The structure of East Asia’s new trilateral security arrangement will emerge, as the lines of military cooperation and interdependencies between Japan, Australia and the United States gradually take shape. China and Japan will continue a flow of positive diplomatic rhetoric and superficial actions, but remain fundamentally distrustful of each other. China will try to use its economic leverage with Australia to influence or gain additional insights into the new arrangement being established in its backyard. While still preoccupied in the Middle East, the United States will not explicitly target China, but the new security arrangement is intended to indicate where Washington’s attention will next settle.
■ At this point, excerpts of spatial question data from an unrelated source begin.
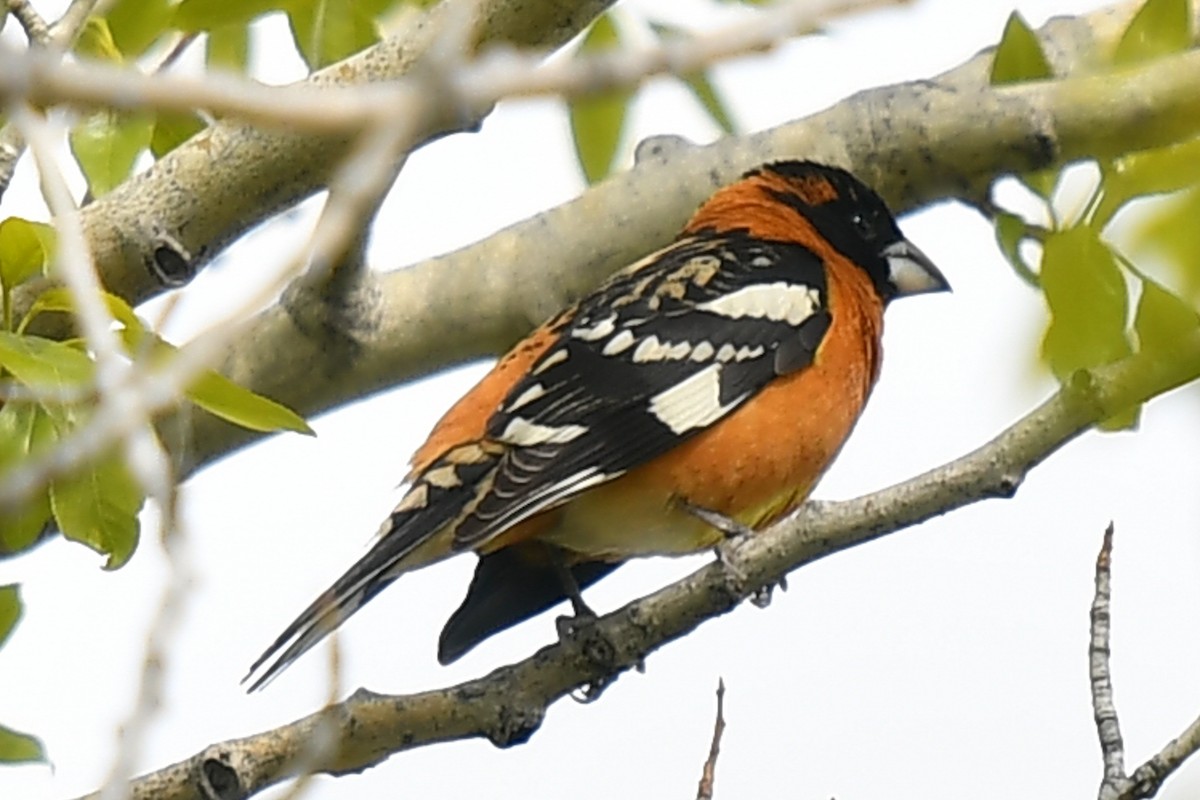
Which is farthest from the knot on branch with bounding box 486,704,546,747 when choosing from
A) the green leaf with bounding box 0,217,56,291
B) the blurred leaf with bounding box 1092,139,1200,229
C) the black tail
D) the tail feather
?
the blurred leaf with bounding box 1092,139,1200,229

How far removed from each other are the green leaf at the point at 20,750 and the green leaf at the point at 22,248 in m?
0.62

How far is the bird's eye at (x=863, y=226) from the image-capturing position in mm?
4621

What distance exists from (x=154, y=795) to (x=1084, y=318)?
4.88 feet

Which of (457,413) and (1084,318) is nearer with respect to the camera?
(1084,318)

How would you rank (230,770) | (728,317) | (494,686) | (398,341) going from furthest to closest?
(728,317)
(398,341)
(494,686)
(230,770)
Taiwan’s Chen already has swapped out his country’s representative to the United States and convinced the Democratic Progressive Party to propose the formal abandonment of the “Five Nos” policy. Although he is constrained in his push for constitutional change, Chen’s ultimate goal is to reshape both the domestic and international perceptions of Taiwan. With Beijing preparing to host the 2008 Olympics, Chen sees this as his opportunity to rile China with his “provocative” comments and acts. Either he will prod China into lashing out — thus proving his point that China is the real threat to regional security — or China will simply ignore Chen’s actions, giving him proof for the Taiwanese people that Beijing’s threats are hollow and that Taiwan should formally pursue its own national identity and independence. Either way, Taiwan will become a key driver of regional security attention and arrangements.
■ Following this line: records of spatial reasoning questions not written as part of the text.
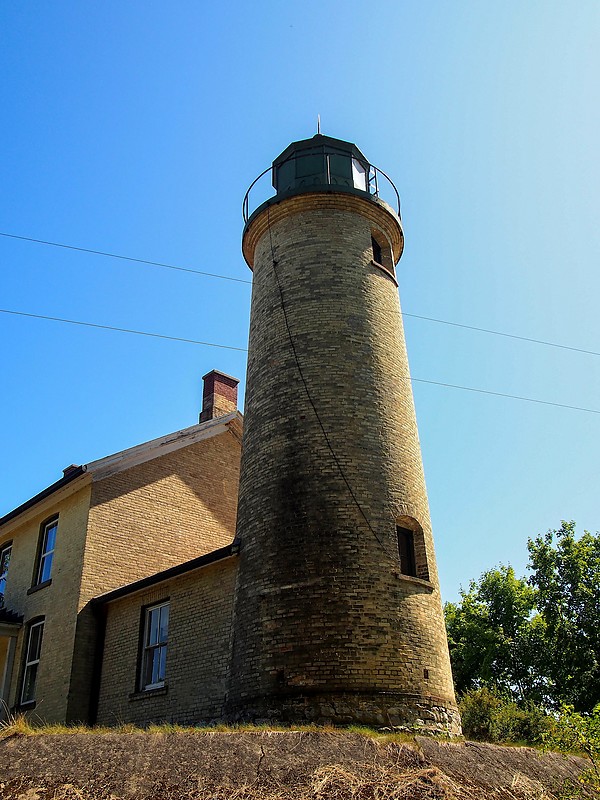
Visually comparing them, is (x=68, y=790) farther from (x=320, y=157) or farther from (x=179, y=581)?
(x=320, y=157)

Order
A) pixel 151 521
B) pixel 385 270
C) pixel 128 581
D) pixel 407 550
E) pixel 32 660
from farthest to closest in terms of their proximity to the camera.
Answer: pixel 151 521 < pixel 32 660 < pixel 128 581 < pixel 385 270 < pixel 407 550

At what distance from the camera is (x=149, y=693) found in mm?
14219

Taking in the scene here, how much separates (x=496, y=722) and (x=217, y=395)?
39.7 feet

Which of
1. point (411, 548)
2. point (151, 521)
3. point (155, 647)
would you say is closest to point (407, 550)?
point (411, 548)

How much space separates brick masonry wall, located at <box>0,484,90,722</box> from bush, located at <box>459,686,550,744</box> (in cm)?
853

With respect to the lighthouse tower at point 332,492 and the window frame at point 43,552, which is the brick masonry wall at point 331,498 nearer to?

Sub-Saharan Africa: Power Transfers and Ongoing Violence
Stratfor’s 2007 annual forecast for sub-Saharan Africa is on track thus far. Outside powers, led by Russia and China, have sought deals for Africa’s resources, including oil, natural gas and mineral concessions. The United States remains engaged with Africa largely in terms of terrorism and security issues, particularly in the Horn of Africa. U.S. concerns contributed to the move to create an Africa Command, a theater military command that will unite U.S. Defense Department responsibilities in Africa. Powers within Africa continued defending their core interests, despite international attention aimed at settling conflicts — another call we correctly made. The conflict in Sudan’s Darfur region remains unresolved, and the Sudanese government remains steadfast in its opposition to U.N. peacekeeping force intervention. Ethiopia continues its intervention to defeat militant Islamist holdouts in Somalia, where conflict rages among the Ethiopians, Islamists and warlords.
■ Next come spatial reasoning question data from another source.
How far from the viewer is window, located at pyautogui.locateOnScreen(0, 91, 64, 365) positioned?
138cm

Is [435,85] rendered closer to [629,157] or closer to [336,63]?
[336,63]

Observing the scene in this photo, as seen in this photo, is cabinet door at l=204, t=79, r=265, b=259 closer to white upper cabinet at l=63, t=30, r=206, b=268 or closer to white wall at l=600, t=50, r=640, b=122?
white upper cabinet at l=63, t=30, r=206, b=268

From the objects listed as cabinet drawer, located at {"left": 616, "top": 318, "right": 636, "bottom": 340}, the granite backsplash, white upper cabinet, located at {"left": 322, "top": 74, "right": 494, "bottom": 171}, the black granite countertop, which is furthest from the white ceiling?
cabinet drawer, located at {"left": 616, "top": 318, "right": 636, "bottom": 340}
Violence in Nigeria’s Niger Delta region intensified during the first quarter — which we had forecast — as militant groups, their political patrons and government forces maneuvered ahead of upcoming national elections. January and February were the most violent months in terms of numbers of kidnappings of expatriate oil workers since the militant group Movement for the Emancipation of the Niger Delta (MEND) launched its campaign in December 2005.
Competing factions within South Africa’s ruling African National Congress (ANC) party ramped up their struggle over the party’s — and by extension, the country’s — future. President Thabo Mbeki sought to strengthen his alliances with ANC party structures, while rival and former Deputy President Jacob Zuma began garnering political support among the country’s trade unions, the Communist Party and the impoverished majority. The first quarter saw the South African government expropriate its first privately owned farm — the kind of populist move Mbeki must employ more in order to defeat Zuma in the ANC primary in December.